Lorsque les hostilités reprirent, dans les premiers jours de février, les alliés avaient renoncé, semble-t-il, à prendre Andrinople par une attaque de vive force, comptant sur le blocus et le bombardement pour amener Choukri pacha à capituler. La ville étant largement pourvue de vivres, les obus n'y causant que peu de ravages, cette tactique ne pouvait amener la reddition de la place. Le commandement bulgare s'en rendit enfin compte et, reprenant son premier plan d'action, décida d'enlever Andrinople d'assaut.

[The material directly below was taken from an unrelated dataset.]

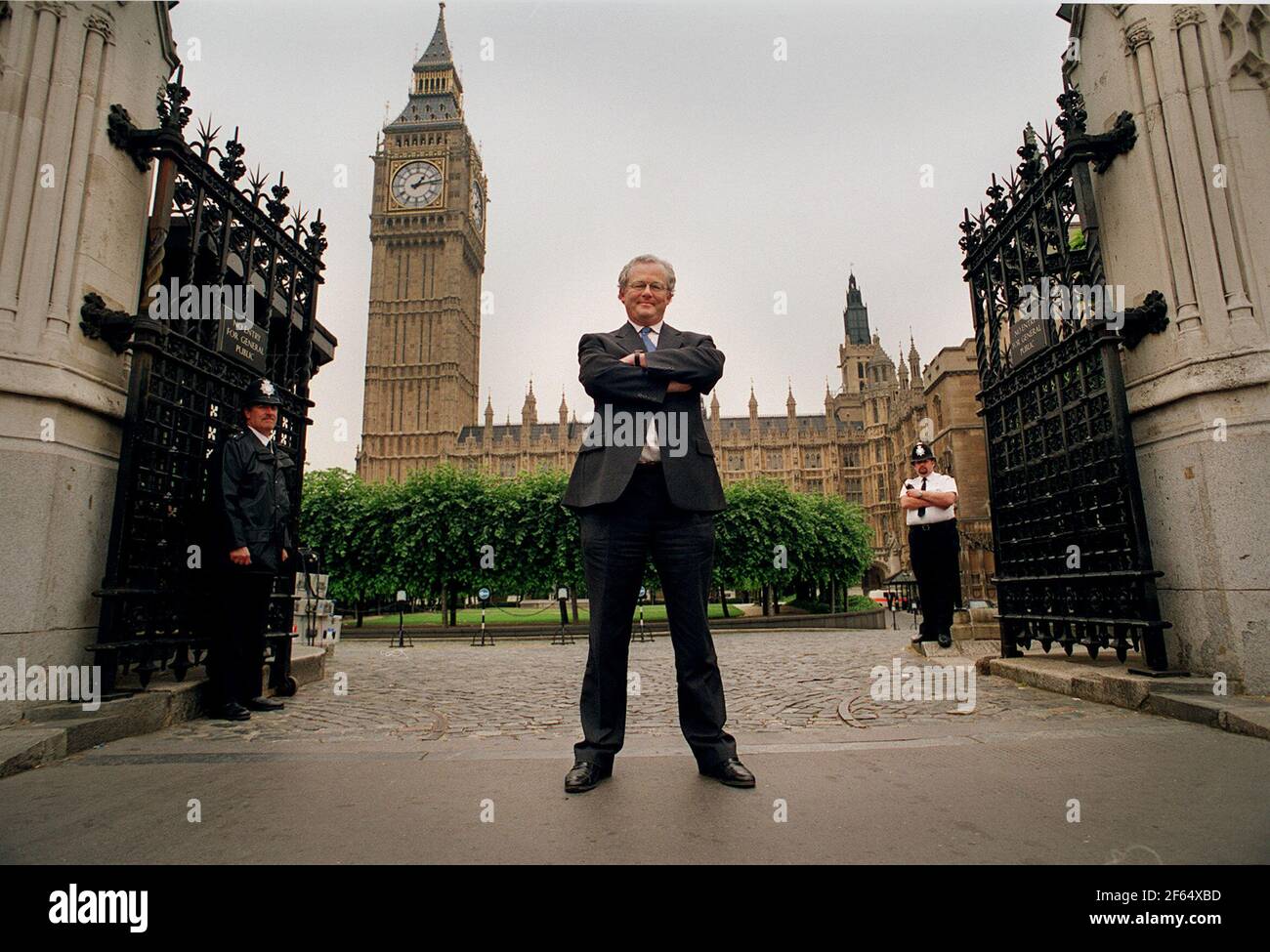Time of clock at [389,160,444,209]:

Les opérations de la première période du siège avaient montré que les forts du secteur nord-ouest étaient trop puissants pour être pris à la baïonnette, que dans les secteurs ouest et sud l'espace manquait pour manoeuvrer. Restait le secteur est, le plus étendu, celui où la ceinture des ouvrages permanents forme un angle droit, dont le saillant, le fort d'Aïvas-Tabia, peut être attaqué à la fois par le nord et l'est; c'est le point faible de la ligne. Le général Ivanof résolut de faire exécuter des attaques dans tous les secteurs pour y fixer l'ennemi et de concentrer son principal effort sur Aïvas-Tabia et les forts voisins.

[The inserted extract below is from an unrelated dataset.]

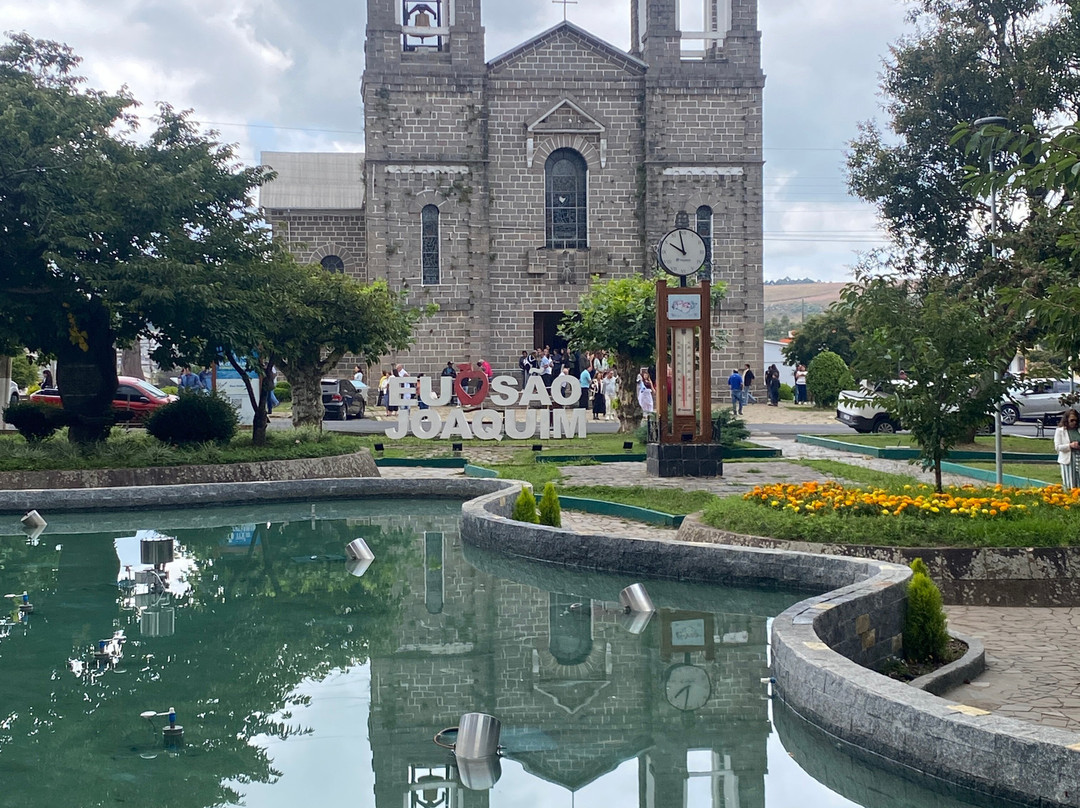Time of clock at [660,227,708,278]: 9:58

M. Ludovic Naudeau, envoyé spécial du Journal, qui put parcourir le terrain du combat quelques heures après l'action, nous raconte comment deux formidables batteries, de quarante pièces chacune, furent établies au nord et à l'est d'Aïvas-Tabia; 25.000 fantassins massés à proximité attendaient à l'abri que le canon leur eût frayé un chemin pour courir à la baïonnette sur le fort ennemi. Pendant la nuit du 24 au 25, l'infanterie, sortant de ses couverts, chassait les Turcs d'une position avancée, le mamelon de Maslak, situé à 2 kilomètres en avant d'Aïvas-Tabia. A l'aube du 26, tout était prêt pour l'attaque décisive contre cet ouvrage déjà fortement maltraité par les projectiles des grosses pièces bulgares.